Abstract
We analyzed 129 paired nasopharyngeal aspirates (stored in viral transport medium [VTM]) and nasopharyngeal swabs (stored in skim milk-tryptone-glucose-glycerol [STGG] bacterial transport and storage medium) using PCRs to detect adenoviruses, influenza virus A or B, and respiratory syncytial virus (RSV). Overall, swabs stored in STGG medium without antimicrobials were found to be an acceptable alternative to aspirates stored in antimicrobial-containing VTM, with PCR agreement of 90.2% (kappa of 0.8).
TEXT
Longitudinal population-based studies of bacterium-virus interactions in the nasopharynx will result in improved understanding of the pathogenesis of respiratory tract infections, a major cause of morbidity and mortality globally (1, 10).
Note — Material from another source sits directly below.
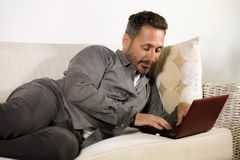 Natural lifestyle portrait of young handsome and successful self employed man working at home using laptop computer lying relaxed. At living couch networking stock photos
Nasopharyngeal aspirates (NPA) or nasopharyngeal swabs (NPS) collected into a viral transport medium (VTM), usually containing antimicrobial agents to prevent bacterial overgrowth, have been considered the optimal specimen for respiratory virus detection (3). However, antimicrobial-containing VTM precludes culture-based detection and characterization of bacterial upper respiratory tract colonizers, necessitating the collection of duplicate samples if both viruses and bacteria are to be studied.
We sought to determine whether NPS collected and stored in skim milk-tryptone-glucose-glycerol (STGG) bacterial transport and storage medium could be used to determine the presence of respiratory tract viruses in the upper respiratory tract, thus permitting assessment of bacterium-virus interaction in vivo from a single specimen.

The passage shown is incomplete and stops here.